Wenn der Berg mit dir spielt

Der Trail war hart, aber wir waren erfahrene Langstreckenläufer. Wir waren bereit, alles zu geben. Wir wussten, wie wir uns während des fast täglich aufkommenden Gewitters verhalten mussten. Schon beim Aufstieg war uns klar: Das wird ein langer Tag werden. Der Weg führte uns durch Wiesen und vorbei an einem kleinen See. Anfangs war der Anstieg sanft, aber irgendwann stellten wir fest, dass uns beiden schwindelig wurde. Ich kannte dieses Gefühl nur zu gut. Zwölf Kilometer unterwegs mit wenig Sauerstoff zum Atmen. Wir passten unser Tempo an, feuchteten unsere Snacks an und machten immer weiter.

Ab und zu hielten wir an, um die atemberaubende Kulisse um uns herum zu fotografieren. Auf dem Weg trafen wir noch andere Leute. Sie sorgten sich um uns. Wir kamen wohl im Vergleich zu den meisten anderen Läufern nur langsam voran. Aber das machten wir absichtlich. Wir legten Pausen ein, wenn es nötig war. Unterwegs boten wir einem jungen Mann Wasser an, der dachte, er würde auf einem 18-Kilometer-Trail mit mehr als 2.700 Metern Höhenunterschied keines brauchen.

Der Trail zählte zu den „Einfacheren“, wie es in Reiseführern hieß. Ohne viel Erfahrung mit 4.000ern zu haben, freute ich mich auf eine „leichte” Strecke. Aber es war kein Einsteigertrail. Vielleicht bezog sich diese Angabe nur auf die schöne Aussicht. Wir hatten ganz schön zu tun.

Theresa und ich wechselten uns ab. Jede von uns übernahm abwechselnd die Führung, wies die andere auf Steinhaufen und andere Hindernisse hin. Es ging auf und ab. „Dies ist eine mentale Vorbereitung”, hatte mein Trainer gesagt.„Du kannst es rein physisch angehen. Aber der Berg wird geistig, körperlich und emotional mit dir spielen.”

Mirna Valerio läuft einen Berg hinunter.
Am Berg lässt Mirna ihre Füße ihrem Herzen folgen – auch wenn er ihr alles abverlangt. © Garmin

Wir ließen unsere Füße unserem Herzen folgen. Und wie wir herausfanden, brauchten Theresa und ich nur Wissen, einen Plan, gute Ausrüstung, körperliche Bereitschaft, geistige Schärfe und den Willen. Wir hatten alles Notwendige dabei: Regenjacken, Sonnencreme, warme Wollsocken, dünne Handschuhe, Sonnenbrillen, schicke Uhren mit Höhenmessern und viel Angst.

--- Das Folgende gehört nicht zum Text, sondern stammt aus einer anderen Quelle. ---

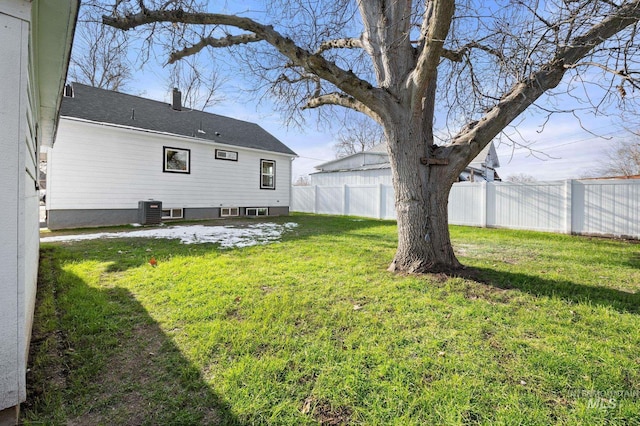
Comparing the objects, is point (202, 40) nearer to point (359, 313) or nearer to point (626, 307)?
point (359, 313)

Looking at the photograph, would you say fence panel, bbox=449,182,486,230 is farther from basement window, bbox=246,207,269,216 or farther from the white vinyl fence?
basement window, bbox=246,207,269,216

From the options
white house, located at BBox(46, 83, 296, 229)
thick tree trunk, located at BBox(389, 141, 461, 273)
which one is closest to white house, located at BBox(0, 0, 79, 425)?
thick tree trunk, located at BBox(389, 141, 461, 273)

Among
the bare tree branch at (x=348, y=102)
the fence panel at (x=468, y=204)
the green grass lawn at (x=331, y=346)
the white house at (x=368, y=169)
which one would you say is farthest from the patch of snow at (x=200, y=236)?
the white house at (x=368, y=169)

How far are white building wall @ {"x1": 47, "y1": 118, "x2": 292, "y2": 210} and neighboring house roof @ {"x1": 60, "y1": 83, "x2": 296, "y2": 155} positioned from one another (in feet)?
1.18

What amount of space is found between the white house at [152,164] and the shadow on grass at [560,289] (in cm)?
1037

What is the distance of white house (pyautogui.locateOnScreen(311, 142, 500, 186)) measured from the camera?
63.6 feet

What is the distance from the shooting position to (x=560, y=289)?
145 inches

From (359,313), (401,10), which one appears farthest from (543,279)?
(401,10)

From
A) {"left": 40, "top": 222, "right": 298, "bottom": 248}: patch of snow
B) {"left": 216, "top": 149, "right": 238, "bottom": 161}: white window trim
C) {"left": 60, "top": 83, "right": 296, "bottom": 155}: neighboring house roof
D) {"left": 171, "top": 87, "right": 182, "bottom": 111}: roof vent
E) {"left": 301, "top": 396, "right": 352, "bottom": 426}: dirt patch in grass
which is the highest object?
{"left": 171, "top": 87, "right": 182, "bottom": 111}: roof vent

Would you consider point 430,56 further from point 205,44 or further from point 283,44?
point 205,44

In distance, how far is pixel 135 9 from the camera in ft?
13.5

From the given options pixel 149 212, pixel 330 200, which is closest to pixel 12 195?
pixel 149 212

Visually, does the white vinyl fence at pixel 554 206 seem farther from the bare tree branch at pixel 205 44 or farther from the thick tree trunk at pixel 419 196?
the bare tree branch at pixel 205 44

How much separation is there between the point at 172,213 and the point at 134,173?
1937mm
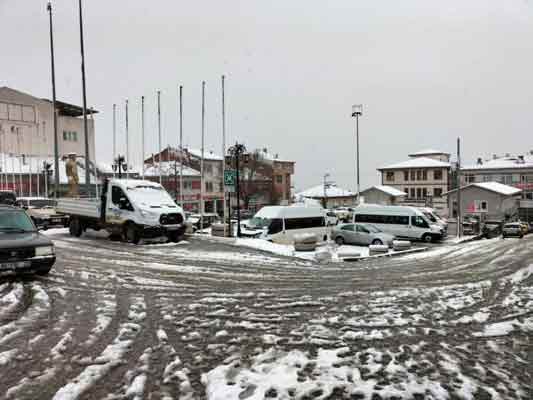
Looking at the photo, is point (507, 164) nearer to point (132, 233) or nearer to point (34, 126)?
point (34, 126)

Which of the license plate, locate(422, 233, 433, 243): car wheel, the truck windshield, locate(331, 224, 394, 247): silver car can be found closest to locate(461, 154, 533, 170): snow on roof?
locate(422, 233, 433, 243): car wheel

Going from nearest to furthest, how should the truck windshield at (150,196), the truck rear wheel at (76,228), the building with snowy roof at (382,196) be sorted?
the truck windshield at (150,196) → the truck rear wheel at (76,228) → the building with snowy roof at (382,196)

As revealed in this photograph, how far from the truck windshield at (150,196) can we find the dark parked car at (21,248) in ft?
23.0

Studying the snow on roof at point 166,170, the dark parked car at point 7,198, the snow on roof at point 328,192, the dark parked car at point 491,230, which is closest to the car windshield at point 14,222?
the dark parked car at point 7,198

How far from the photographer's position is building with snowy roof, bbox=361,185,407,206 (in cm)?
7288

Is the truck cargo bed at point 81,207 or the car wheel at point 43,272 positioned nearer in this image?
the car wheel at point 43,272

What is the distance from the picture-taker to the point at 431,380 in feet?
16.0

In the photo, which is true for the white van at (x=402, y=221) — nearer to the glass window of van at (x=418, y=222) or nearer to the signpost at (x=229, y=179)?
the glass window of van at (x=418, y=222)

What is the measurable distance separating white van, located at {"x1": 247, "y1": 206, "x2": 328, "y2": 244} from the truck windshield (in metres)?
7.40

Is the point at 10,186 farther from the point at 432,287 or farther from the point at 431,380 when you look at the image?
the point at 431,380

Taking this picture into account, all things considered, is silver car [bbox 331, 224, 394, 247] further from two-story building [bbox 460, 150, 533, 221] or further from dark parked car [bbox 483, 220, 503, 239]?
two-story building [bbox 460, 150, 533, 221]

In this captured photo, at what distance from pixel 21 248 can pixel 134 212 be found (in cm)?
829

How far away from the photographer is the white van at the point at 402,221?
3178 centimetres

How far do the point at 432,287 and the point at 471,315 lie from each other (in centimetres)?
274
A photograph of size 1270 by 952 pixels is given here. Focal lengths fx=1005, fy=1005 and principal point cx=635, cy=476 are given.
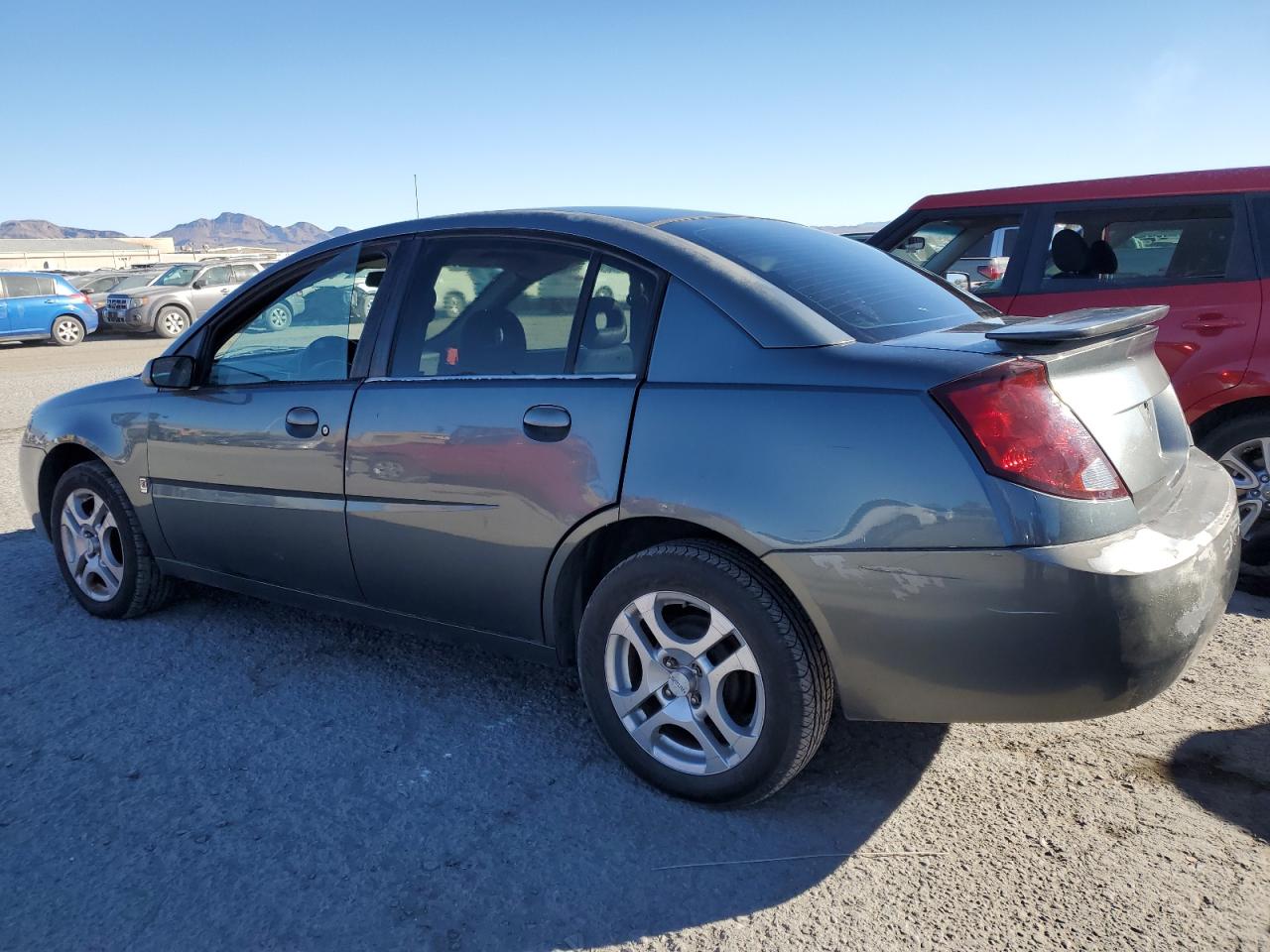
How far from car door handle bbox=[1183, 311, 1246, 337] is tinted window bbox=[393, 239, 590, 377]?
304 centimetres

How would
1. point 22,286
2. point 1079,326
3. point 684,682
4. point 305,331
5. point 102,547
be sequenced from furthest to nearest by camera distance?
1. point 22,286
2. point 102,547
3. point 305,331
4. point 684,682
5. point 1079,326

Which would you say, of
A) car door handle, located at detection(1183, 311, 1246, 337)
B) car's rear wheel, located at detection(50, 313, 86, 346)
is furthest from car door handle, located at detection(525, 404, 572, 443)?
car's rear wheel, located at detection(50, 313, 86, 346)

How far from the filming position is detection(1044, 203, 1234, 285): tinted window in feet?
15.2

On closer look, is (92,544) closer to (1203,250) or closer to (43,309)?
(1203,250)

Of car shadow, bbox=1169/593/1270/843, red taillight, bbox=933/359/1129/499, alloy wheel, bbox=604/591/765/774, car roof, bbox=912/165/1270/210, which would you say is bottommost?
car shadow, bbox=1169/593/1270/843

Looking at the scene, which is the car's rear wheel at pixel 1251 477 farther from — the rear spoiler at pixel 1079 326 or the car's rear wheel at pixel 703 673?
the car's rear wheel at pixel 703 673

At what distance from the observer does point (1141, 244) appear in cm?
484

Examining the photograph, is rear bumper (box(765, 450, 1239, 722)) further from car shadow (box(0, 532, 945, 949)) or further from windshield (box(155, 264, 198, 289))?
windshield (box(155, 264, 198, 289))

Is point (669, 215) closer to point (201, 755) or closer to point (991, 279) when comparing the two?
point (201, 755)

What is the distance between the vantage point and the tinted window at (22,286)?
1945 centimetres

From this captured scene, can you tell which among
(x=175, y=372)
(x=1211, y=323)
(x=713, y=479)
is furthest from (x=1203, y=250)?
(x=175, y=372)

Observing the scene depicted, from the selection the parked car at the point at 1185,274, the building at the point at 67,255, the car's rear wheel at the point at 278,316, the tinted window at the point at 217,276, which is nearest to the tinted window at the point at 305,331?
the car's rear wheel at the point at 278,316

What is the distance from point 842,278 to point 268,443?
2.04 meters

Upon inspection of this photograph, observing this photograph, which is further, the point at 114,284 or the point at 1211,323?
the point at 114,284
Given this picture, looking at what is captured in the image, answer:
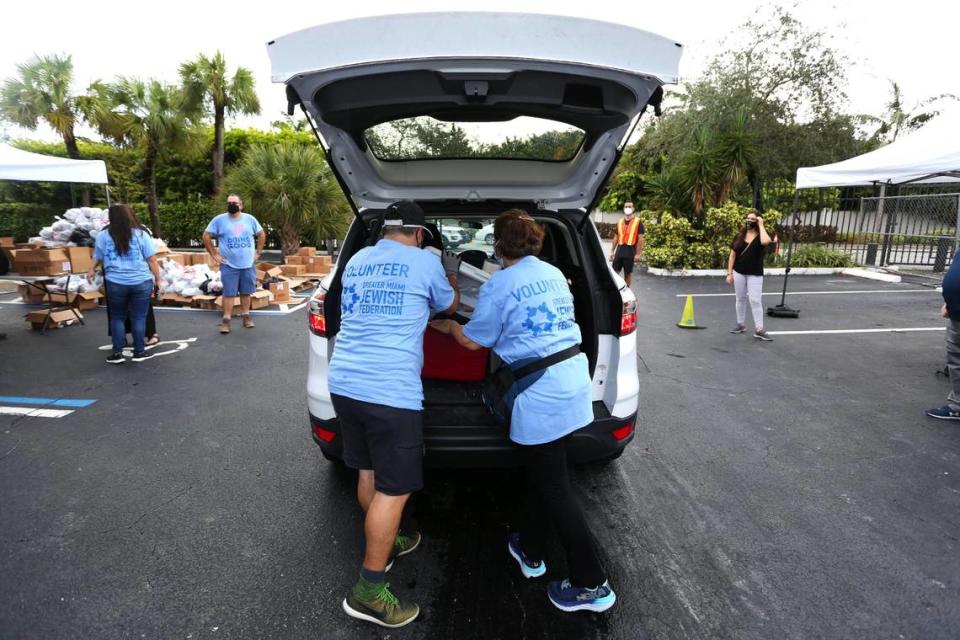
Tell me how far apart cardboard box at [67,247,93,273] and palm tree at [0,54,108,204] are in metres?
10.9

Wir setzten unseren Weg fort und befanden uns schließlich kurz vor dem Gipfel. Dann mussten wir klettern, meine Lieblingsbeschäftigung gleich nach dem Laufen. Es fordert deinen gesamten Körper, benötigt Gleichgewicht, Kraft und die Bereitschaft, sich auf Unbekanntes einzulassen. Wir kletterten höher und höher.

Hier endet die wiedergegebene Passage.